“Freelancers are really on their own,"
Nicole Tung, a freelance photojournalist, told CBS News in an interview about
the recent beheading of another freelance journalist, James Foley. Tung and
Foley were working along in the coverage of Syrian conflict. They were only the
two of many freelance conflict journalists, risking their lives for the story.
According to Committee to Protect
Journalists’ data, just under half of the 70 journalists killed in Syria since
the conflict began in 2011 have been freelancers.
Today, as the media landscape shifts,
media organizations’ reliance on freelance journalists and photojournalists
continue to increase. While they make
significant contributions to the conflict coverage, in comparison with staff
journalists who are sent to the war zones by their media organizations, risk
that the freelance journalists go under is immense. The staffers are provided
with the required hostile environment and emergency first aid training, health,
life, kidnap and ransom insurance, costly protective equipment, fixers, transportation
and psychological support for post coverage as well as their monthly salaries.

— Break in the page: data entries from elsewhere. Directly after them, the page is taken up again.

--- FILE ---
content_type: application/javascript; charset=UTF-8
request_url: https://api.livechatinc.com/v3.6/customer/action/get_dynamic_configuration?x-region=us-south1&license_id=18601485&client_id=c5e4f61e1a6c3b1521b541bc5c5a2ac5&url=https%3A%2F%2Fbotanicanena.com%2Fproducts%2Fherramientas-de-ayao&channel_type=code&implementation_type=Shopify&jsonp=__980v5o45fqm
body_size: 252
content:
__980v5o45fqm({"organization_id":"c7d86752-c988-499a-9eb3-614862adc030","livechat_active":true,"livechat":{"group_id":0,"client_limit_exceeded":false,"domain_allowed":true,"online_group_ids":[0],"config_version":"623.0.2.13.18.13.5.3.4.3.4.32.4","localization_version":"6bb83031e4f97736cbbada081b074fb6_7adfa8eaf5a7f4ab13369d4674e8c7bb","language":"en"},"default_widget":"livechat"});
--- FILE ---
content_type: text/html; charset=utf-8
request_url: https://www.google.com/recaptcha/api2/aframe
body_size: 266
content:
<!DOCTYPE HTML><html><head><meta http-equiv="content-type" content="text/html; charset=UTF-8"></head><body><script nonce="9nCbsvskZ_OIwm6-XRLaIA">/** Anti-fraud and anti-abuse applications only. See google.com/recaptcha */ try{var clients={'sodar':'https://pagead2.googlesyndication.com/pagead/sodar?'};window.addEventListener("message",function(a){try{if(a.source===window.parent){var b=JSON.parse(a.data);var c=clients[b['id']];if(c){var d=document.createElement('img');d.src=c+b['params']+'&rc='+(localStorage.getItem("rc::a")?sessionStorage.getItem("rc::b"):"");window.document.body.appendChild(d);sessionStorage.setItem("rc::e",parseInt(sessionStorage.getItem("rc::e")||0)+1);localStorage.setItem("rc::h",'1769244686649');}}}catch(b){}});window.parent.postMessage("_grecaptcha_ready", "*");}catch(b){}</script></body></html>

On the other hand, many freelance journalists go in the conflict zones
regardless of any of support system provided, a lot of times not even being
able to afford them in hopes of finding the desired stories and selling them to
various media organizations for several hundreds of dollars at most.
Does lack of a support system
(training, insurance, protective gear, being able to tracked down in cases of
kidnapping, emotional support system, transportation, fixers etc.) affect freelance
photojournalists coverage of conflict zones? If yes, how?